Wake up and good morning. Remember when Florida’s elected leaders used to stand up against the property insurance industry’s relentless drumbeat that higher rates were the only answer to “fixing” this state’s crumbling homeowners’ insurance problems? Even after what is four-plus years with no hurricanes, the insurance industry’s mantra is unchanged: We are not charging enough and woe to Florida when a big hurricane hits.
In the war of attrition, it’sFlorida insurance industry: 50. State government: 0. Even Gov. Charlie Crist, who built part of his “I want to be your governor” campaign on fighting property insurance demands for more, more, more has mentally moved on. And state legislators, increasingly pro-business, are too busy introducing measures to weaken state insurance regulation and give insurers more leeway in charging what they want. Welcome to government by attention deficit disorder.
Which makes for an interesting historical backdrop to an analysis by the South Florida Sun Sentinel. The newspaper found that while Florida property insurers press state legislators to allow them to raise rates without regulator approval, citing losses in recent years, many are funneling fees and payments to unsupervised affiliates — money that could have been used as reserves against claims from storms. Here’s the key detail:
“A Sun Sentinel review of 26 Florida-based insurers found that the companies collectively reported a $87.8 million drop in claims-paying reserves last year and a $206.9 million underwriting loss, incurred when premiums don’t offset expenses.

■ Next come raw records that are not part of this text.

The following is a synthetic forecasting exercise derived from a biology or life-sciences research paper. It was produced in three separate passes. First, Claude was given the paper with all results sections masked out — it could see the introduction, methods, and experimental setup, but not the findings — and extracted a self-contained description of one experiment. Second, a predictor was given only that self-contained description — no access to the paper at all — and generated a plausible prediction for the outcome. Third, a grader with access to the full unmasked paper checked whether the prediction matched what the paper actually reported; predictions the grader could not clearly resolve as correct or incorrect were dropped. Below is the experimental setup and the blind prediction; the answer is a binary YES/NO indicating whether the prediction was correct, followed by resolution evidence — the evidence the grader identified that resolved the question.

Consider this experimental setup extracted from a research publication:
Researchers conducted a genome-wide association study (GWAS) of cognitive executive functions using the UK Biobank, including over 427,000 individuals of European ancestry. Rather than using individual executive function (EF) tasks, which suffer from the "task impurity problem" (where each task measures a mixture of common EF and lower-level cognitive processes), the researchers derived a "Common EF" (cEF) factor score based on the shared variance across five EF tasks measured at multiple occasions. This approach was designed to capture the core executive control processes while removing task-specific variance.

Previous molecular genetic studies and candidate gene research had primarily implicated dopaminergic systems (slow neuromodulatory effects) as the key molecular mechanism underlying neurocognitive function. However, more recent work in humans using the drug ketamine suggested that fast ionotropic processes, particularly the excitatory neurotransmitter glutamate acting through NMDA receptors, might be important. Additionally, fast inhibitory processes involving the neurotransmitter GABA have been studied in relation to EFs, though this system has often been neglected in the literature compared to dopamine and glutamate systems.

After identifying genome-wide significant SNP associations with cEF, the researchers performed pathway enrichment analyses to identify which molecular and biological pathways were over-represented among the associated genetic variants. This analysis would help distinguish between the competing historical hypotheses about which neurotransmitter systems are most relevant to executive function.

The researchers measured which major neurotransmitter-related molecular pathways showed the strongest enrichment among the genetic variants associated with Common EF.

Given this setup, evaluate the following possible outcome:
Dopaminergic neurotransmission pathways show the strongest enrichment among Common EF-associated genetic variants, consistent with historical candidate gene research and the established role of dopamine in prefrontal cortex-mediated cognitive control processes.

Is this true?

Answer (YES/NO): NO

“Yet, all but four paid a total of nearly $300 million last year to managing general agents, or MGAs, that were affiliates.”
The affiliates provide legitimate services to the Florida insurer — to a point. Critics say some of these payments are inflated. And once these funds end up with an affiliate, they can easily be funneled to the parent company which can do whatever it wants — including paying these funds out to shareholders as dividends.